PXE Boot -> NFS hangs [solved]

Questions related to network booting via PXE
ConiKost
Posts: 9
Joined: 14 Jan 2011, 18:00

PXE Boot -> NFS hangs [solved]

Postby ConiKost » 13 Oct 2012, 18:20

Hi!
I've setup the Sysresccd v3.0.0 for PXE Boot via DNSMasq.
Command prompt is: docache dodhcp setkmap=de nfsboot=192.168.23.1:/srv/systemrescuecd rootpass=1234

The last output is:

>> Mounting the NFS filesystem from nfs://192.168.23.1:/srv/systemrescuecd
>> Successfully mounted the NFS filesystem

Thats it :( After this, its just hangs and nothing happens anymore.. The NFS seems to be correct, as mounting it with an ordinary ubuntu client works fine. Any ideas, what could be wrong?

gernot
Posts: 1127
Joined: 07 Apr 2010, 16:19

Re: PXE Boot -> NFS hangs

Postby gernot » 13 Oct 2012, 18:46

Next message after
"Successfully mounted the NFS filesystem"
is
"Successfully checked md5 sum of ${BOOTPATH}/${LOOPDAT}""
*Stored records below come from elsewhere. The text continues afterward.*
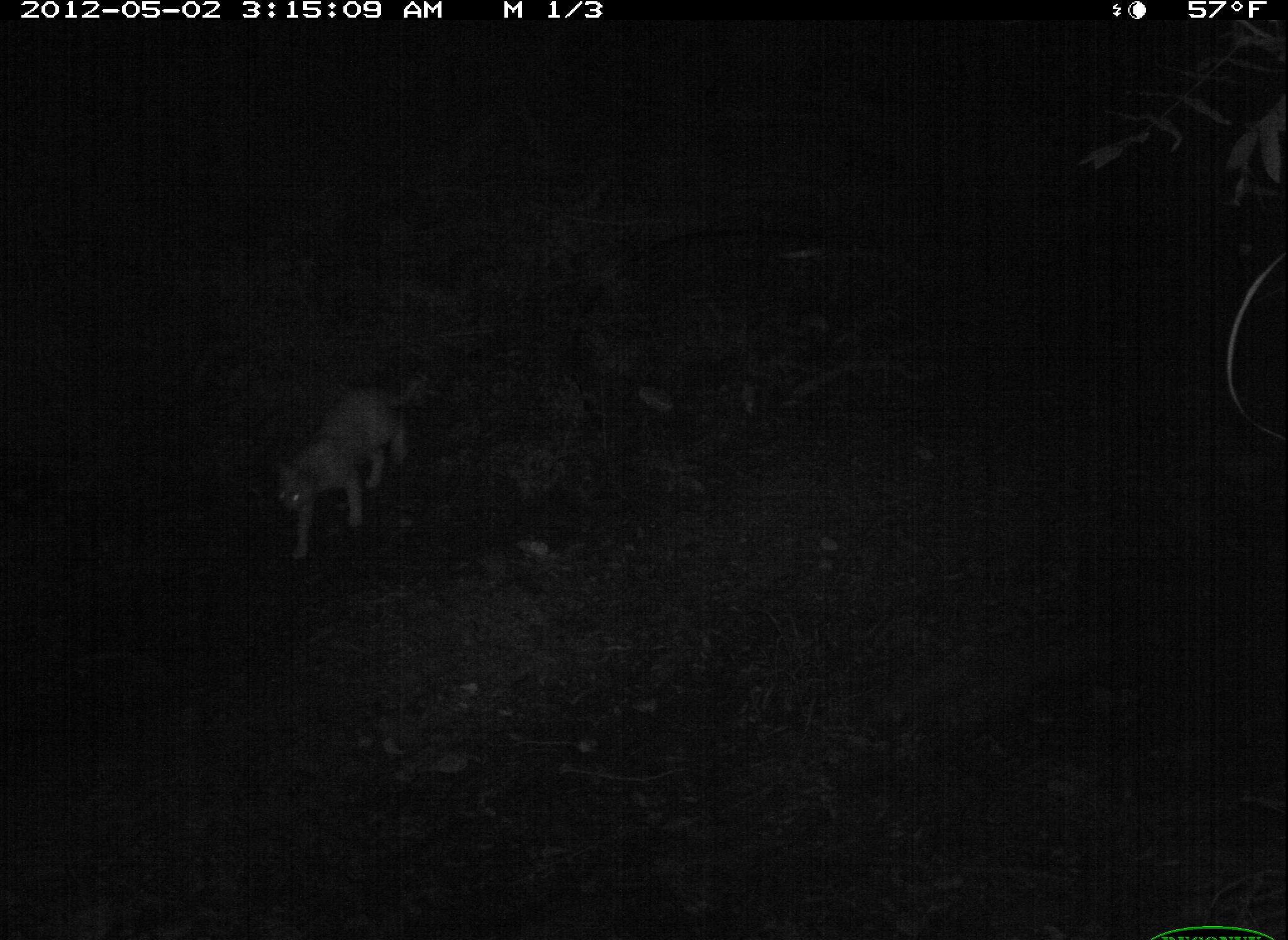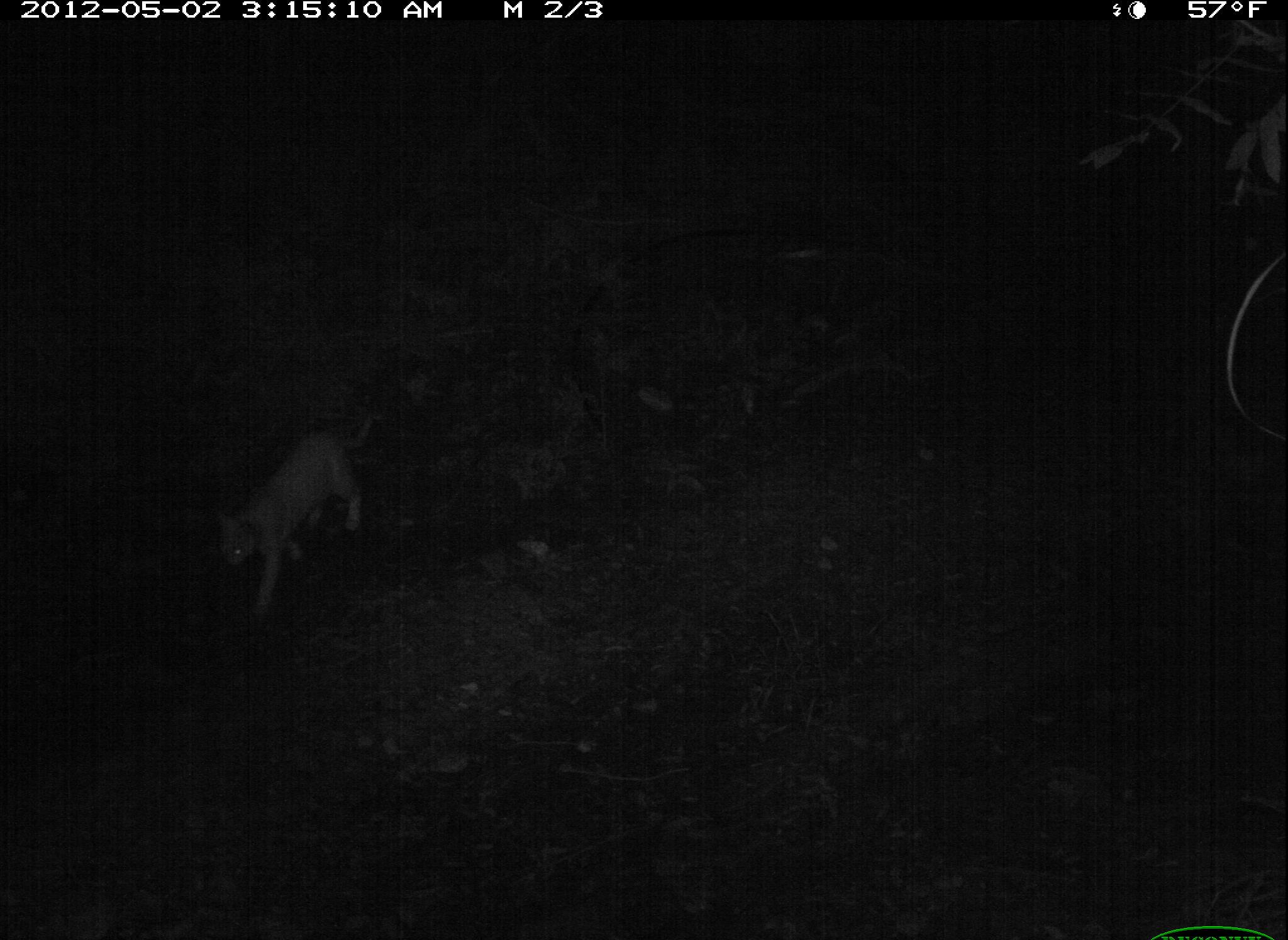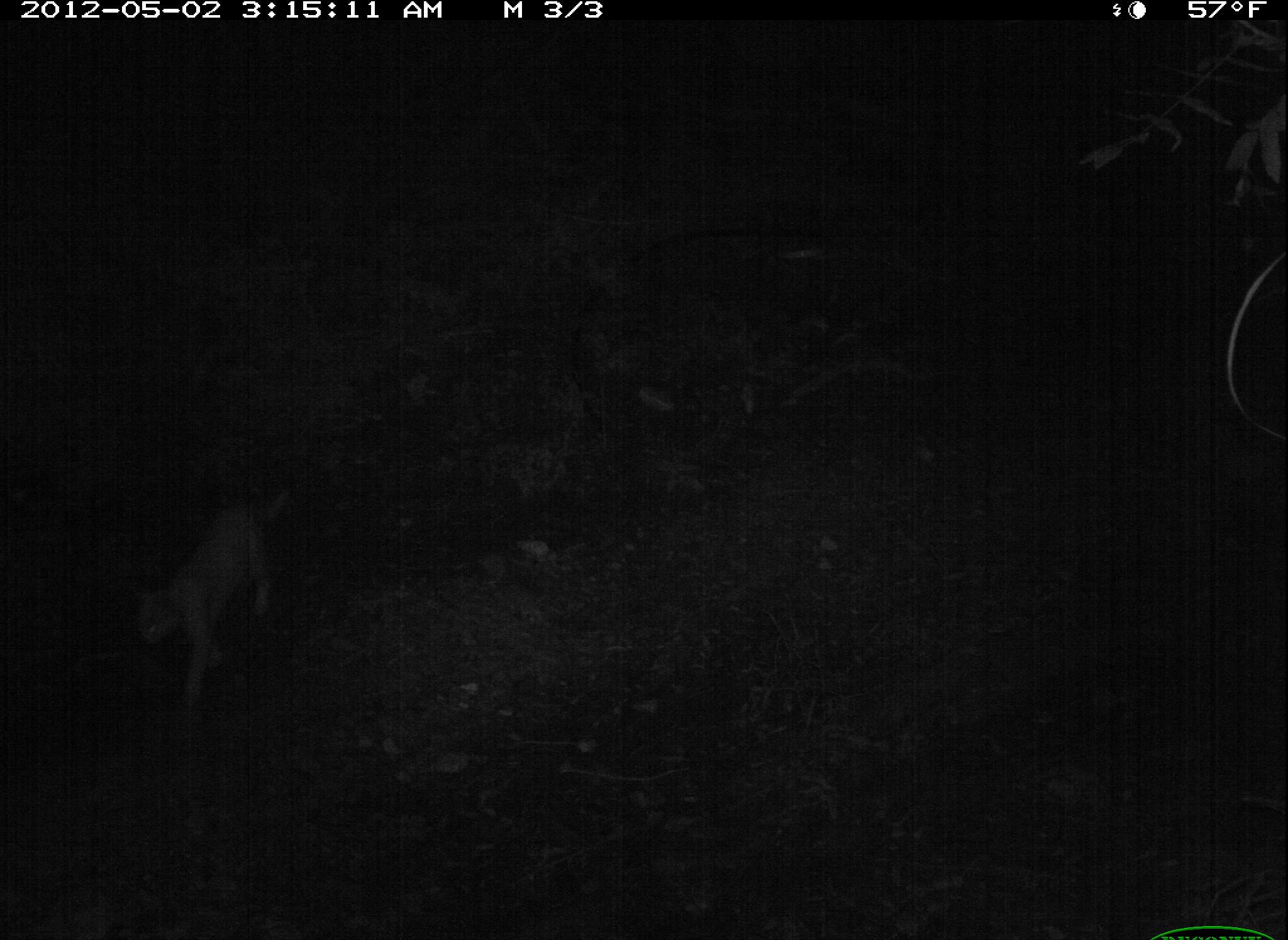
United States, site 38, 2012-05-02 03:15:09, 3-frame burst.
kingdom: Animalia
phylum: Chordata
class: Mammalia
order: Carnivora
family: Felidae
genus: Felis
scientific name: Felis catus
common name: cat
Cat (Felis catus).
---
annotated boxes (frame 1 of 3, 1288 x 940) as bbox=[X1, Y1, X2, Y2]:
cat: bbox=[267, 358, 440, 572]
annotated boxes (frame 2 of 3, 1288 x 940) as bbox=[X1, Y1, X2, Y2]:
cat: bbox=[174, 395, 399, 625]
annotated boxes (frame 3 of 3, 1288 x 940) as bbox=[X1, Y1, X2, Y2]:
cat: bbox=[122, 470, 309, 704]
Check that the md5sum calculation of sysrcd.dat is not in progress.
With slow connections and docache booting via html is the better option.

Gernot
p.s. you dont need "dodhcp".

ConiKost
Posts: 9
Joined: 14 Jan 2011, 18:00

Re: PXE Boot -> NFS hangs

Postby ConiKost » 13 Oct 2012, 19:06

The connection should not be slow, as its my lan and gigabit..

gernot
Posts: 1127
Joined: 07 Apr 2010, 16:19

Re: PXE Boot -> NFS hangs

Postby gernot » 13 Oct 2012, 19:25

can you check the progress of communication?
Maybe with wireshark or tcpdump.

I think there is something blocking.

Gernot

ConiKost
Posts: 9
Joined: 14 Jan 2011, 18:00

Re: PXE Boot -> NFS hangs

Postby ConiKost » 14 Oct 2012, 01:20

Which things should I monitor with tcpdump?

gernot
Posts: 1127
Joined: 07 Apr 2010, 16:19

Re: PXE Boot -> NFS hangs

Postby gernot » 14 Oct 2012, 07:05

Check that the client open sysrcd.dat.
Then check that the data packages are sent to the client and receipted by him.
If the same package is repeated over long time without a response something is blocked.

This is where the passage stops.